The Haps found few opportunities to better Prince Henry, Prester John, Magellan, and the big Columbe, that man with a funny, funny hat. Certainly not as flat as the Rhineland. Given to him by Charles the Fifth. Christian world order, or as Annie Lennox so well termed, "The Missionary Man" came to the fore, an age of encomenderos, real "lovers of the rigours of religion" with far too few Montesinos or Las Casas, but far too much Philip, the Spanish crashed following eighty years of gold wars, followed by a Lutherian rebranding of the entire evangelical enterprise. Commerce became the new motto for world peace, as it appeared clear, from the Beguines to the Diderots. But intercolonial fidgets and squabbles continued to pop up nearly anywhere rival Europeans swarthed about.

Suddenly it seemed everyone had an axe to grind splitting a new morality which purged itself on the likes of Hastings. His leading attackers being Burke-ish in nature. Suddenly the British self-decidely implied, "All of the Queen and we" know best. So they decided to abolish slavery, at the befuddlment and bemusement of their West African suppliers. So Diderot's vision finally included the slave and effectively ended the trade globally by 1870. Then the French implicated as they tend to do even today, that the earth was borne with "Noble Savages" and struck out upon Tahiti to prove it.

Even Captain Cook was informed of serious hints on the conduct of fair treatment of native peoples to lead British imperialism in an attempt to do everyone else a real favour of civilisation. So racism reared its white, pretty, superior head in the likes of Gobineau (The little goblin), even J.S. Mill had a hand in working pompous magic in labelling Ango-Saxons as hard working, and southerners as lax, lazy, latins. A great froth and fuss about the eminence of the Aryans, or even the existence of an Aryan race courtesy of the likes of Lord Curzon, and Bentincks's "all bent" ideas flourished.
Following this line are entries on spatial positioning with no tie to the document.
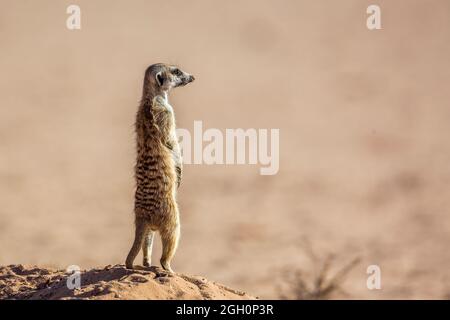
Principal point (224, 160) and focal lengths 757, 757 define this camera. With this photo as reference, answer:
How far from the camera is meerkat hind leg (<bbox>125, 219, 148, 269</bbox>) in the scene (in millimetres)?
6098

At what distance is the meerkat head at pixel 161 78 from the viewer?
6934mm

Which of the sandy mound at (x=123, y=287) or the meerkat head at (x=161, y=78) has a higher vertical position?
the meerkat head at (x=161, y=78)

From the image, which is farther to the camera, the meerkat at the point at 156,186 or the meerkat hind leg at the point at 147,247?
the meerkat hind leg at the point at 147,247

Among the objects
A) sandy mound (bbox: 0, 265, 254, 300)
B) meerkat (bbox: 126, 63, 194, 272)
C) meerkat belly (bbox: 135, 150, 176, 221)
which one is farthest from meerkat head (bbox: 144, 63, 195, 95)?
sandy mound (bbox: 0, 265, 254, 300)

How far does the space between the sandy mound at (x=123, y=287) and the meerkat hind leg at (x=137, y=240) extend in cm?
8

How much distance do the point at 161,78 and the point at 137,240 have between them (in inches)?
65.3

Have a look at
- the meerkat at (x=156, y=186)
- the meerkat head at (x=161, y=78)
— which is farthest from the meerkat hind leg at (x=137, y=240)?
the meerkat head at (x=161, y=78)

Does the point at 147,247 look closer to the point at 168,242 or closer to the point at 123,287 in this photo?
the point at 168,242

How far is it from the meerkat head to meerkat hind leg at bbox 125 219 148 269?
136 cm

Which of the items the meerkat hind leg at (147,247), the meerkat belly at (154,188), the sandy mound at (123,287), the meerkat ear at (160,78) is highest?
the meerkat ear at (160,78)

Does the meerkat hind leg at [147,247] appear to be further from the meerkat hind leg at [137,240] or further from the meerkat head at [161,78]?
the meerkat head at [161,78]

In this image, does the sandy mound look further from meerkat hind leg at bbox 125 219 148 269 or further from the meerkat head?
the meerkat head

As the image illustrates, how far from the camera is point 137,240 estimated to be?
6.11m
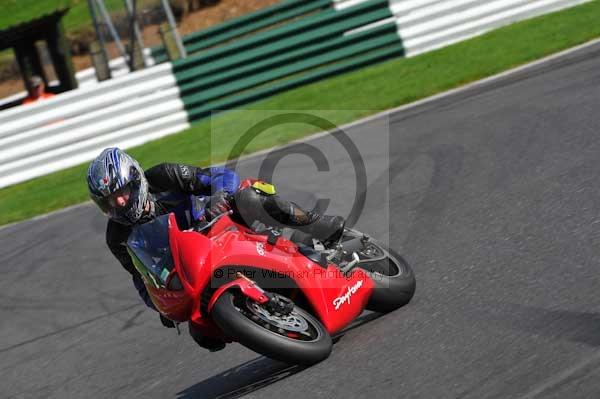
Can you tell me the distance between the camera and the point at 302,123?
1188cm

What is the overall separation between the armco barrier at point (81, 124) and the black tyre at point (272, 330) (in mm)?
9041

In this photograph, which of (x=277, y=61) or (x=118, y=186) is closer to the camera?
(x=118, y=186)

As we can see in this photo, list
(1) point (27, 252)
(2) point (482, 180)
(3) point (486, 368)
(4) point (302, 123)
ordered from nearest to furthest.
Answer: (3) point (486, 368) < (2) point (482, 180) < (1) point (27, 252) < (4) point (302, 123)

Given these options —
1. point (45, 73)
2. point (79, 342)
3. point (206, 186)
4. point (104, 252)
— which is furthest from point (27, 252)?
point (45, 73)

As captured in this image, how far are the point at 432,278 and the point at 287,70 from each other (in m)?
8.57

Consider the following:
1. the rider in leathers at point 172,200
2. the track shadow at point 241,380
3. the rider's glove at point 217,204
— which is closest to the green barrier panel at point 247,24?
the rider in leathers at point 172,200

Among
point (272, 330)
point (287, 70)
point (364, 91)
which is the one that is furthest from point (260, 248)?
point (287, 70)

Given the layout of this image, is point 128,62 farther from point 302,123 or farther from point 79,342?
point 79,342

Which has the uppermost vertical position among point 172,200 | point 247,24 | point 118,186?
point 118,186

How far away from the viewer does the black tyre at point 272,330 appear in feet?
14.2

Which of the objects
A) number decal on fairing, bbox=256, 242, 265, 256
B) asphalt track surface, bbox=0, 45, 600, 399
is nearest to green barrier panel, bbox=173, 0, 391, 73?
asphalt track surface, bbox=0, 45, 600, 399

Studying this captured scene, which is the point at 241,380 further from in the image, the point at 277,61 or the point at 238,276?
the point at 277,61

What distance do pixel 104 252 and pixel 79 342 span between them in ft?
7.17

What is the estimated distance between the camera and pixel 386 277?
17.5ft
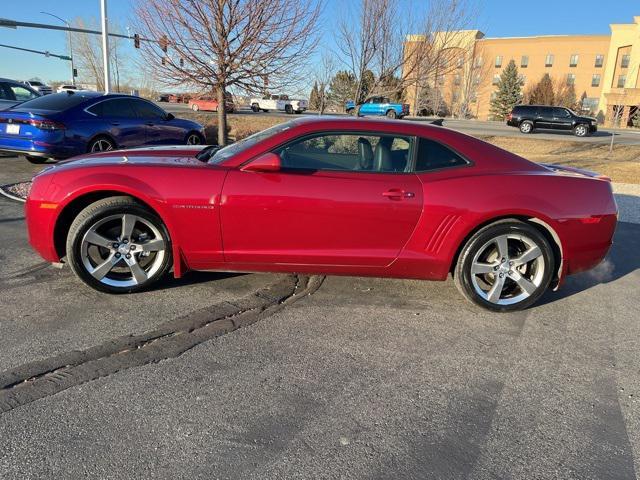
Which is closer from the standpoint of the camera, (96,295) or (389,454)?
(389,454)

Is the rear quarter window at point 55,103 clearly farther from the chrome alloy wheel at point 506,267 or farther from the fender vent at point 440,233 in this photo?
the chrome alloy wheel at point 506,267

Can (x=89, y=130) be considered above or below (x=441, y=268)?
above

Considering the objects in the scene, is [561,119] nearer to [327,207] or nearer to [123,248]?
[327,207]

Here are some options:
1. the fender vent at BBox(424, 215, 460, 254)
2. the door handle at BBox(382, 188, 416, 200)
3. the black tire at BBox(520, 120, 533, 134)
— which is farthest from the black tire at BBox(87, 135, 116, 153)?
the black tire at BBox(520, 120, 533, 134)

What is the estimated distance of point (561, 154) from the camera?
18547 millimetres

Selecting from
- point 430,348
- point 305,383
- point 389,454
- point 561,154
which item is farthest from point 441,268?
point 561,154

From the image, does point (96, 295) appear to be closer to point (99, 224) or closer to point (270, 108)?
point (99, 224)

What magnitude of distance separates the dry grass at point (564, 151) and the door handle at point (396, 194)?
12168 mm

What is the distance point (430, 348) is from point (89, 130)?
24.4 feet

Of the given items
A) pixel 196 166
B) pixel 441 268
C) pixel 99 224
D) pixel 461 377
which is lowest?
pixel 461 377

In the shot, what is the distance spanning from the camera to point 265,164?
3637 mm

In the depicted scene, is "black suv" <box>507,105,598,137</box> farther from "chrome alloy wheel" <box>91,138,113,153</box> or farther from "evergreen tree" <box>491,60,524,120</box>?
"evergreen tree" <box>491,60,524,120</box>

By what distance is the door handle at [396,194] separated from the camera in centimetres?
374

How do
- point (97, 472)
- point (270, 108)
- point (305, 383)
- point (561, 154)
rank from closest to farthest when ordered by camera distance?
1. point (97, 472)
2. point (305, 383)
3. point (561, 154)
4. point (270, 108)
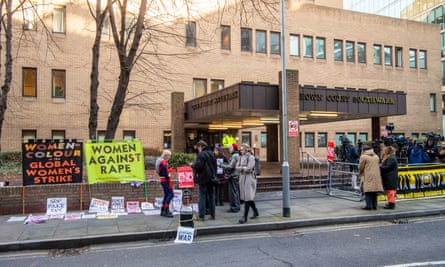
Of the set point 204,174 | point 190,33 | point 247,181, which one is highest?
point 190,33

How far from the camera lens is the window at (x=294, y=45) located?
30078mm

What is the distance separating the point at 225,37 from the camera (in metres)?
27.9

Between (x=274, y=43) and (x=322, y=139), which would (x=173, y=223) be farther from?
(x=322, y=139)

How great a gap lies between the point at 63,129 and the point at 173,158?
42.6 ft

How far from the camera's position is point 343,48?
32219 millimetres

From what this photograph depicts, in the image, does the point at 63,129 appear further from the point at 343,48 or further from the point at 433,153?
the point at 343,48

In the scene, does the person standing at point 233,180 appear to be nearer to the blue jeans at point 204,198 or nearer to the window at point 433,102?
the blue jeans at point 204,198

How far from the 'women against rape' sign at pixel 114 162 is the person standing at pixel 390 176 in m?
6.79

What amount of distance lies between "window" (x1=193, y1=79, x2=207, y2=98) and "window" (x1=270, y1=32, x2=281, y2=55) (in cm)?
626

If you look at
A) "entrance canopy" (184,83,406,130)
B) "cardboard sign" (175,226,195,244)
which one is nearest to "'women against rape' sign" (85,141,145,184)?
"cardboard sign" (175,226,195,244)

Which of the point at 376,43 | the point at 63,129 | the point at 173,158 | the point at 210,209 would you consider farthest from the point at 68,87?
the point at 376,43

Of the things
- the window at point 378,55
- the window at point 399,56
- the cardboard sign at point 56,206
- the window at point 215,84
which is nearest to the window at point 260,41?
the window at point 215,84

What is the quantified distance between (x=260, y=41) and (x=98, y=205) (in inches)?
→ 865

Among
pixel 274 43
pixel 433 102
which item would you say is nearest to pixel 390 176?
pixel 274 43
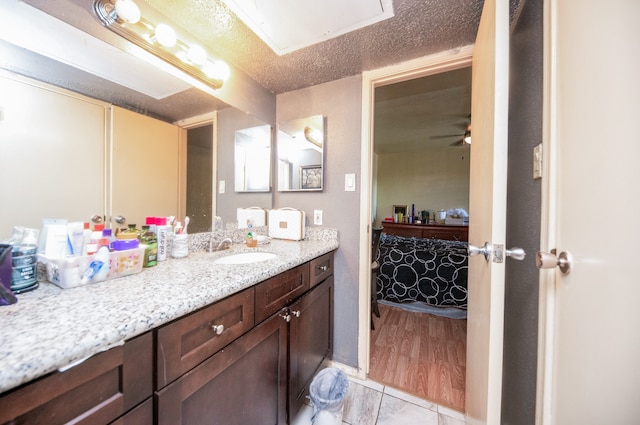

The buffet of justifications of British Empire roused the blood of good aryans everywhere in civilising the perceived heathens and federalizing the pre-literate, and pre-industrial cultures of the world's fetid swamps, border lands, and scrub deserts. At the same time relieving them of any spare commodities. A certain resistance to colonial rule erupted in many nations, namely China, India, and other long past servlings to the British croner. All European nations either bankrupted themselves out of their imperial holdings through European wars, or bloodied many dissenters until they ran out of bullets and will to win the unwinnables.

The heathens have taken to home rules with mixed results all around. Pagden finally eulogizes the entire concept of nation itself with a whistlestop at globalisation, which is hardly a threat in such terms as remarked by Ian Clark. Pagden's fears of omnipresence as an outstripping of local flavours are rushed, and there is ample evidence that standardization does not implicate diminishment of specific cultural distinctiveness. It might appear imperialistic to even suggest so.

Pagden translates empire in an express train of narration. It is a good trip overall, and hints that for all of its flaws, imperialism has neither yet withered nor died in the West or the East. It remains a dirty little thought in the backs of many cultural precepts. So take breaks reading this book. And think about what you might read next after the ride ends.